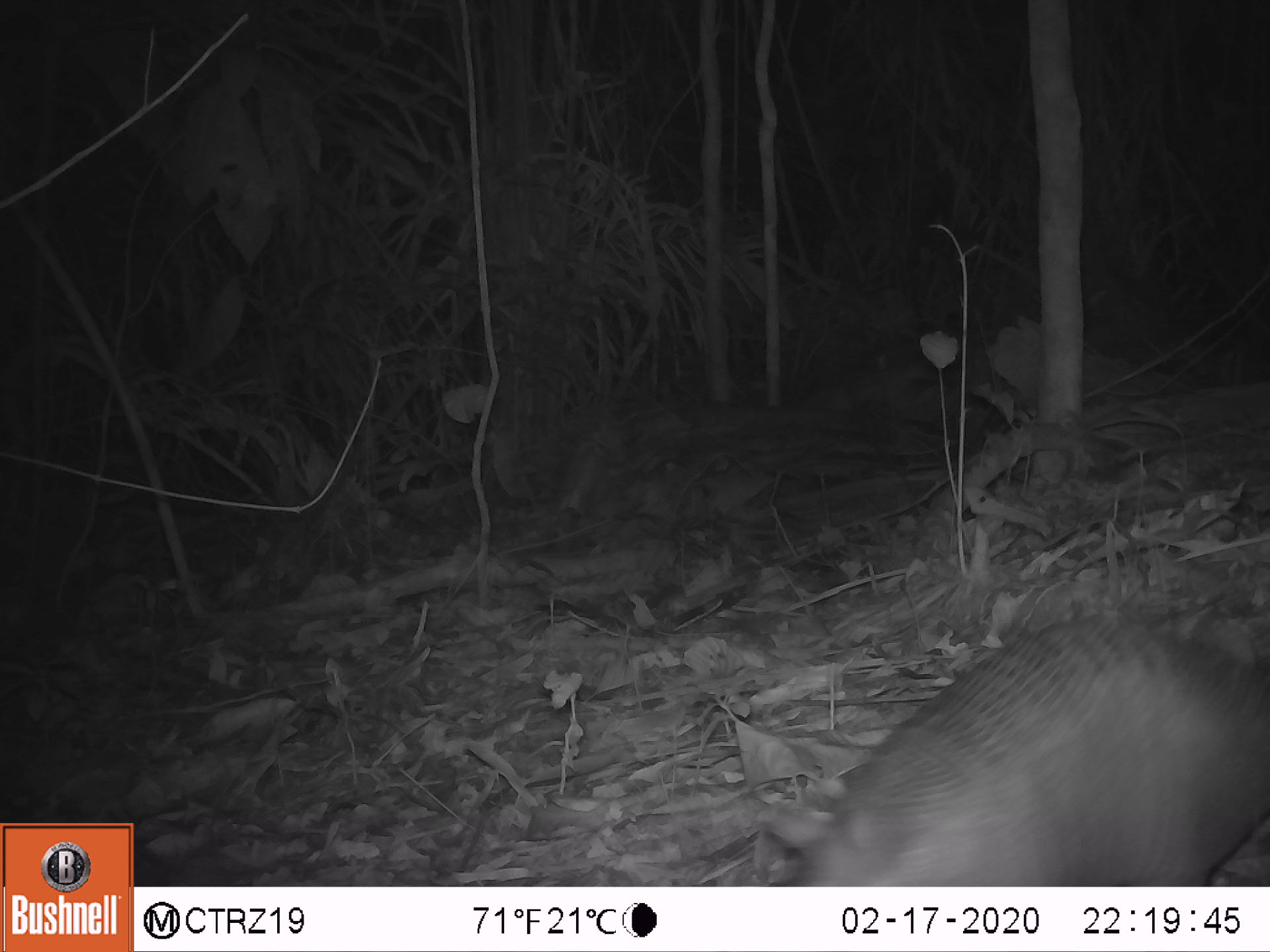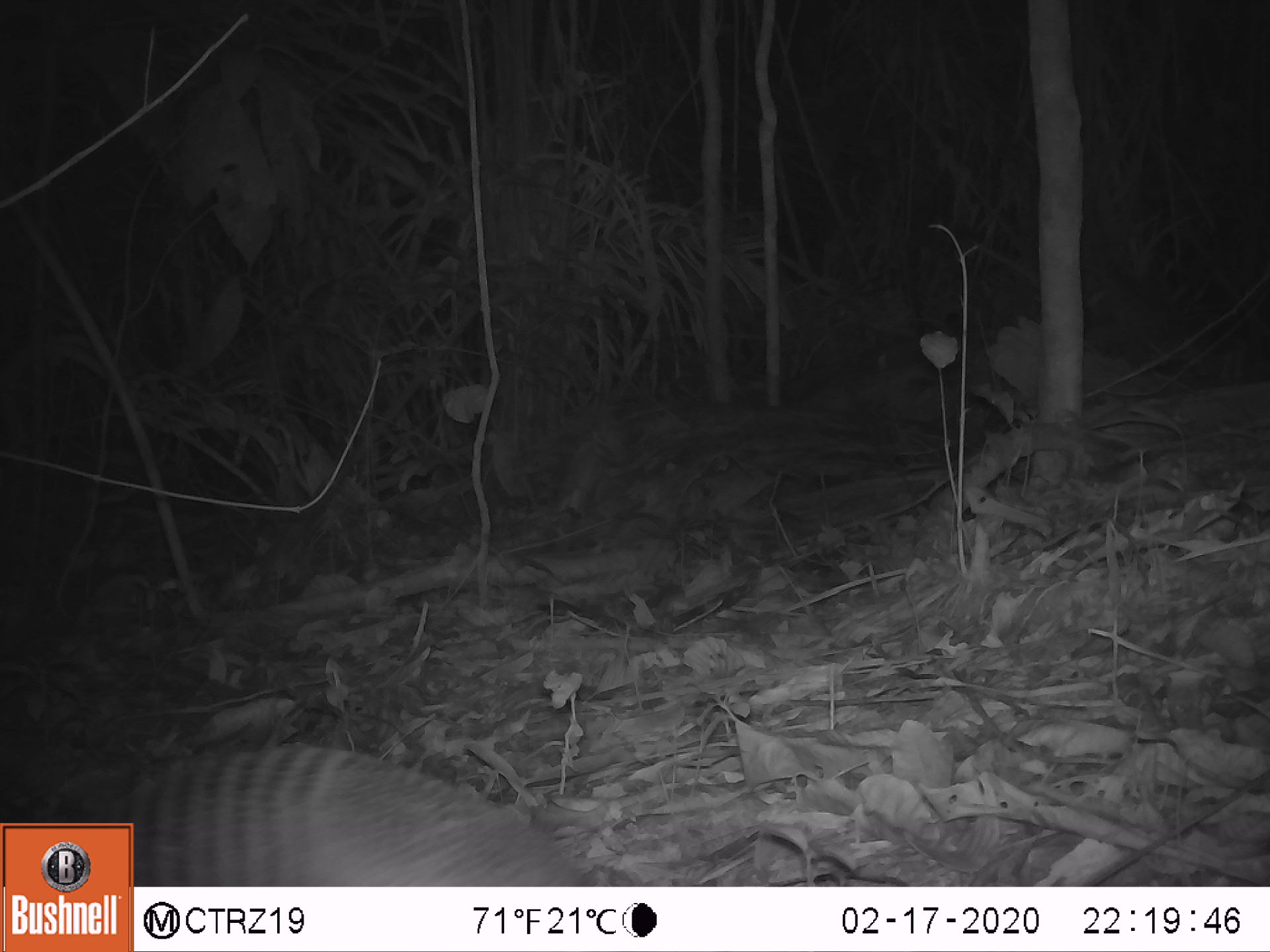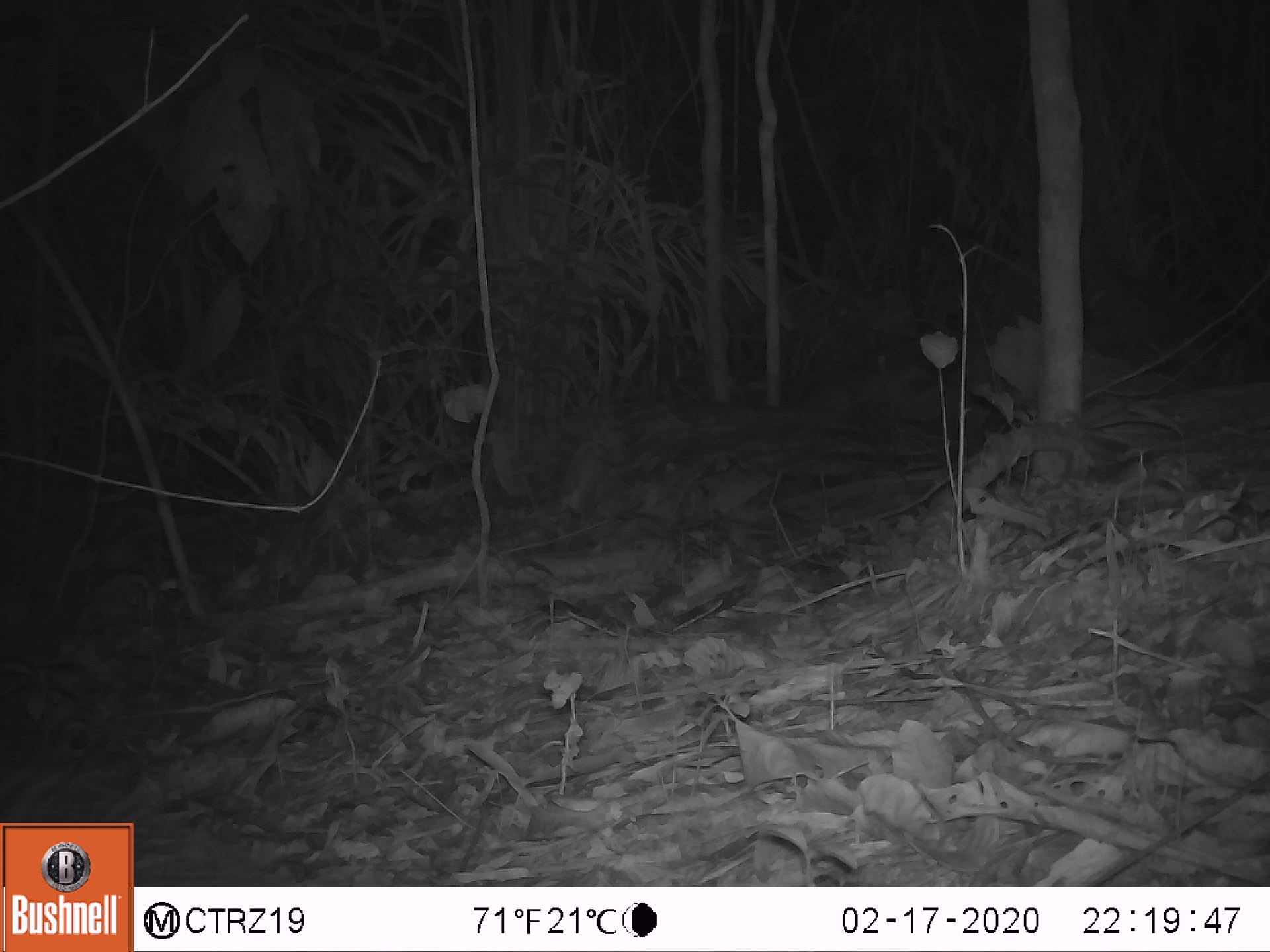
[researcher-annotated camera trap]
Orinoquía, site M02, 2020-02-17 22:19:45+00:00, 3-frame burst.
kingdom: Animalia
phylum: Chordata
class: Mammalia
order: Cingulata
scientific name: Cingulata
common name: armadillo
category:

-------

= AIM OF THE TASK =
All entries above must be repeated exactly; pictures are to be left out.

= ANSWER =
[researcher-annotated camera trap]
Orinoquía, site M02, 2020-02-17 22:19:45+00:00, 3-frame burst.
kingdom: Animalia
phylum: Chordata
class: Mammalia
order: Cingulata
scientific name: Cingulata
common name: armadillo
category:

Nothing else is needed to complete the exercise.